We examined the impact of an ASP on the variation in daily antimicrobial use before and after implementation in two academic medical-surgical intensive care units. We hypothesized the ASP would decrease variability in antimicrobial prescribing.



Methods: Antimicrobial stewardship using prospective audit and feedback (PAF) rounds was introduced February 2009 in ICU 1 and October 2010 in ICU 2. In each ICU, the ASP PAF rounds initially occurred 5 times per week on weekdays, and decreased to 4 times per week and then 3 times per week after years 1 and 2 respectively. We analyzed daily aggregate consumption of antibiotics and antifungals, measured in Defined Daily Doses (DDDs) per patient day from January 2008 to December 2014. Autoregressive moving average (ARMA) models with heterogeneous errors were used to detect effects of ASP implementation while accounting for temporal autocorrelation, non-stationarity and heteroscedasticity.
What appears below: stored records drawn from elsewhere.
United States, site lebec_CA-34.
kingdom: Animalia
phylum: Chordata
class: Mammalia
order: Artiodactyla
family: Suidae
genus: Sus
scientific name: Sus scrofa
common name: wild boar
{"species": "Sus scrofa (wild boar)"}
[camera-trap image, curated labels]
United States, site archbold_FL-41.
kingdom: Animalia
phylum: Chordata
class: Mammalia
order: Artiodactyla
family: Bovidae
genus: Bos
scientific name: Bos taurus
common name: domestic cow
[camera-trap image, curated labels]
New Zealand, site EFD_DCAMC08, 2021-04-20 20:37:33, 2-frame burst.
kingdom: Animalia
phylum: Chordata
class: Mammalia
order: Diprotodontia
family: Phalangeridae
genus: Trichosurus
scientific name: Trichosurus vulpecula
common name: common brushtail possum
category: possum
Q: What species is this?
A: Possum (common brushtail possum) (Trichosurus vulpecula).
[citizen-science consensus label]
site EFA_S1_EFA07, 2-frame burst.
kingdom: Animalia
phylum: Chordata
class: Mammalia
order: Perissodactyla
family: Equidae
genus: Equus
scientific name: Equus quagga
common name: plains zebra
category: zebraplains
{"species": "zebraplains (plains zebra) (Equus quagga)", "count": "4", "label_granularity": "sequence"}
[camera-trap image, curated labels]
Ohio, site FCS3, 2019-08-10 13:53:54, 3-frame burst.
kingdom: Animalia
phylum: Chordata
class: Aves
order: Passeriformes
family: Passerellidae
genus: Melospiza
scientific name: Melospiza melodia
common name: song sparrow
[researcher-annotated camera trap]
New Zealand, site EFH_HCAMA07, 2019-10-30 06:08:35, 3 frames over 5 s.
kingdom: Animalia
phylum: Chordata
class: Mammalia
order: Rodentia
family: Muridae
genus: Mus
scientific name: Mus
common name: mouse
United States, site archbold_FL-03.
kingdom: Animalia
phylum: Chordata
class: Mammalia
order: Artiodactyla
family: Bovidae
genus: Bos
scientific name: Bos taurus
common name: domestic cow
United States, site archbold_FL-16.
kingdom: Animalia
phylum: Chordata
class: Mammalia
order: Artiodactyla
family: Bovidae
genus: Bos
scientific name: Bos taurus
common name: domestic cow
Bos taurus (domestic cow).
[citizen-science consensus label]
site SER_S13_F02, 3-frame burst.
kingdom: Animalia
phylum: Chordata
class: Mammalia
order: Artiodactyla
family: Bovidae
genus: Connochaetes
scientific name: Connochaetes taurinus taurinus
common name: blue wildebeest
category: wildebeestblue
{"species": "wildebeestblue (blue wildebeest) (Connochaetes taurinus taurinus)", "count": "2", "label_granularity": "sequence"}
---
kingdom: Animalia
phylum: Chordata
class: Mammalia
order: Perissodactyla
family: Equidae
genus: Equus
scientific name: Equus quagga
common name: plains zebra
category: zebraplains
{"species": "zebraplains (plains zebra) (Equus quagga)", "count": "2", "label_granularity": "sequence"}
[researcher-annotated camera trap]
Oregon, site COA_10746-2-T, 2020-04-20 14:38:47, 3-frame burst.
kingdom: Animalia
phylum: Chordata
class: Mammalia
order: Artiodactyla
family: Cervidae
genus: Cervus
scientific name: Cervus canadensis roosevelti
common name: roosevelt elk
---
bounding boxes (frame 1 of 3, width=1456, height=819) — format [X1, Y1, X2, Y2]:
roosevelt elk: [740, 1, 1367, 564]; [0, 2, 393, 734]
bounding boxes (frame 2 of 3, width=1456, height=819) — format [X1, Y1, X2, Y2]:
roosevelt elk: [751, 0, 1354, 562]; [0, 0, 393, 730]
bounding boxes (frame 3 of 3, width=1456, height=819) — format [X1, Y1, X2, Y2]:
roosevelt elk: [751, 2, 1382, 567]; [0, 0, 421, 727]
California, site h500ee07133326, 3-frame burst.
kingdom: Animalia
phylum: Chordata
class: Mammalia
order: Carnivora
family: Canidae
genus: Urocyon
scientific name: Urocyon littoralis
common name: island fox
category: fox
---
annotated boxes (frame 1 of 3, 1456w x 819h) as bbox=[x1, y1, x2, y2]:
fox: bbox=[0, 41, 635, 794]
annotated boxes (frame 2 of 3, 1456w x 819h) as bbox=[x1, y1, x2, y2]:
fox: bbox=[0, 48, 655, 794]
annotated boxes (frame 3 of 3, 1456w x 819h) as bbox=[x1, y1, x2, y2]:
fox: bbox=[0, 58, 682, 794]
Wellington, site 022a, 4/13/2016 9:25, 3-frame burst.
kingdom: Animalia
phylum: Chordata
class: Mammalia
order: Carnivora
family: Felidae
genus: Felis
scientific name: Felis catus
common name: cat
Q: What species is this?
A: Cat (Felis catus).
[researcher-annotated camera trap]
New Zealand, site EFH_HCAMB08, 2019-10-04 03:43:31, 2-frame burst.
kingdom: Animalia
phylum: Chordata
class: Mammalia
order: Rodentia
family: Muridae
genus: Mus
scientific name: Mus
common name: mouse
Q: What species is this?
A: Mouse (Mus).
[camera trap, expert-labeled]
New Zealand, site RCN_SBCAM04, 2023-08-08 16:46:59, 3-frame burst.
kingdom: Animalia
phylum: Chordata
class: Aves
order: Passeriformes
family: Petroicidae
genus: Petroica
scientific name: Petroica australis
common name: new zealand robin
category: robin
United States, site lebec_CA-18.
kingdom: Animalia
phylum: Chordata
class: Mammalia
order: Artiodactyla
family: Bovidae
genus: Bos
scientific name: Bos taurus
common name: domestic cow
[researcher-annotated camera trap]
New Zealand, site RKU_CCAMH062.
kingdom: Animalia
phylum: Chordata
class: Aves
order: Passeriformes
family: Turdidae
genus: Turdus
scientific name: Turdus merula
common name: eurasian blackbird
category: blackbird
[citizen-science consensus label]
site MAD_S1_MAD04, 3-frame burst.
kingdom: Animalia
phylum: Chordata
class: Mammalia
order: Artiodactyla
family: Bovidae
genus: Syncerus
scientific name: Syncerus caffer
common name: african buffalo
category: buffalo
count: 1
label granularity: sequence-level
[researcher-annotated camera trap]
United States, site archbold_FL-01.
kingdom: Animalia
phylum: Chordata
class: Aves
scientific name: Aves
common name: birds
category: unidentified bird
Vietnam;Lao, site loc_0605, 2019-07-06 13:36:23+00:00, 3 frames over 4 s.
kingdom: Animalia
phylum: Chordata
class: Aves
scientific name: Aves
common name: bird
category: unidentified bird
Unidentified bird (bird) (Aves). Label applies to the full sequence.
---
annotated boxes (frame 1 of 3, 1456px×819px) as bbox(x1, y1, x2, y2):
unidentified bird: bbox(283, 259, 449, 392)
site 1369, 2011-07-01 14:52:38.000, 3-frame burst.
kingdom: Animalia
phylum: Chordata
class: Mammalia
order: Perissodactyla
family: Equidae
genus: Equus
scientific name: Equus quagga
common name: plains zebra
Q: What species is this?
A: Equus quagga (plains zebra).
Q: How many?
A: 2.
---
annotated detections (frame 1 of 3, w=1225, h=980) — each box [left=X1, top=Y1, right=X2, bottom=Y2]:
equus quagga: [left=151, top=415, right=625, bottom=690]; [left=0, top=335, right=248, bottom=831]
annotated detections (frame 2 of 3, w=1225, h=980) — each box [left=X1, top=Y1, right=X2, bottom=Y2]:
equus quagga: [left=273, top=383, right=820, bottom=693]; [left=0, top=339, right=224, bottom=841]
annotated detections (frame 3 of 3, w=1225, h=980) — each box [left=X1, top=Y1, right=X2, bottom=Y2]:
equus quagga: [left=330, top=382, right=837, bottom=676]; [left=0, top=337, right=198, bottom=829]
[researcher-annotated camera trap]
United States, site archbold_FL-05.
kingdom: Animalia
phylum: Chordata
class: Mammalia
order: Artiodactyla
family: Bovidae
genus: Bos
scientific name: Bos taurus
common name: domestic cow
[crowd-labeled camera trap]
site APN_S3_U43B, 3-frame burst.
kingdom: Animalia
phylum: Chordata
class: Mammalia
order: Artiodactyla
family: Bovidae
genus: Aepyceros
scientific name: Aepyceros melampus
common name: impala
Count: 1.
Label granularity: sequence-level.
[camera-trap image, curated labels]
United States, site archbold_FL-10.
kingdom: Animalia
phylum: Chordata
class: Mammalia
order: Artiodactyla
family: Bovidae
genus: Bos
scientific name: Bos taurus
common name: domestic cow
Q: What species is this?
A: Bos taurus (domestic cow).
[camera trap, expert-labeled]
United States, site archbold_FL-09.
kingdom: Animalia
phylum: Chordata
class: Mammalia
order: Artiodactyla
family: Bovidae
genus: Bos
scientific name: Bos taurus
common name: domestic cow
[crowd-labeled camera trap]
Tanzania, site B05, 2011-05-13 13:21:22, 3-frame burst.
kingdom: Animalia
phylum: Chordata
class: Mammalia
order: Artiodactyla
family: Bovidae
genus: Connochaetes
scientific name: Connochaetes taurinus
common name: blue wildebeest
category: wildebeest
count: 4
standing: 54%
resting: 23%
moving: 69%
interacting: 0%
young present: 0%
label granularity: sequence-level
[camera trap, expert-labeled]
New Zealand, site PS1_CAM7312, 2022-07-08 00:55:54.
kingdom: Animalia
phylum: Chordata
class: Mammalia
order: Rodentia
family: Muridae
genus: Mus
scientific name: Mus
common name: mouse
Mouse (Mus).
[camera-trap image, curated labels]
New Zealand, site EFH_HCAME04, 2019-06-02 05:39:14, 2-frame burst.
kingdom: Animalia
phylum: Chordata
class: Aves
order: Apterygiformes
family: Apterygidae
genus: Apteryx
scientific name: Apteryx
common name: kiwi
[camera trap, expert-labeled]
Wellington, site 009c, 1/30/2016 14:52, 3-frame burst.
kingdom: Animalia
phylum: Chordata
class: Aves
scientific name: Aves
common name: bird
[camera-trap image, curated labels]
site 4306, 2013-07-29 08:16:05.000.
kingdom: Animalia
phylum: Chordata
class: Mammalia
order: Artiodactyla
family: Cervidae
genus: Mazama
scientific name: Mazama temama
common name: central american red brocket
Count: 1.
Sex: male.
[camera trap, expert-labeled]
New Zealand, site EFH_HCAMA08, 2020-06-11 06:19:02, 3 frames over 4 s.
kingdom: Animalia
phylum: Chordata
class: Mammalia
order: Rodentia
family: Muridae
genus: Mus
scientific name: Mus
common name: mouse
Results: Prior to introduction of an ASP there was substantial variation in antibiotic use among days of the week at both sites (p1<0.001, p2<0.001), with lowest use on Saturdays, and highest use on Fridays. At both sites PAF rounds were associated with a significant decrease in daily variability (p1<0.001, p2<0.001).(Figure 1) At site 1 there was also an overall decrease in antibiotic use (p1=0.001, p2=0.07). At Site 2 variation in antibiotic use among weekdays also decreased substantially after PAF (p1=0.87, p2<0.001) with the greatest change on Tuesdays and Fridays. Changing the frequency of PAF rounds did not demonstrably alter variability over the time period examined (p1=0.95, p2=0.2).

Conclusion:

ASP using prospective audit and feedback rounds in academic ICU’s was associated with decreased variability in prescribing patterns. This impact was sustained over time and with a decrease in the ASP intervention frequency.



References:

1. Kaki R, Elligsen M, Walker S, Simor A, Palmay L, Daneman N. (2011) Impact of antimicrobial stewardship in critical care: a systematic review. J Antimicrob Chemother 66: 1223-1230.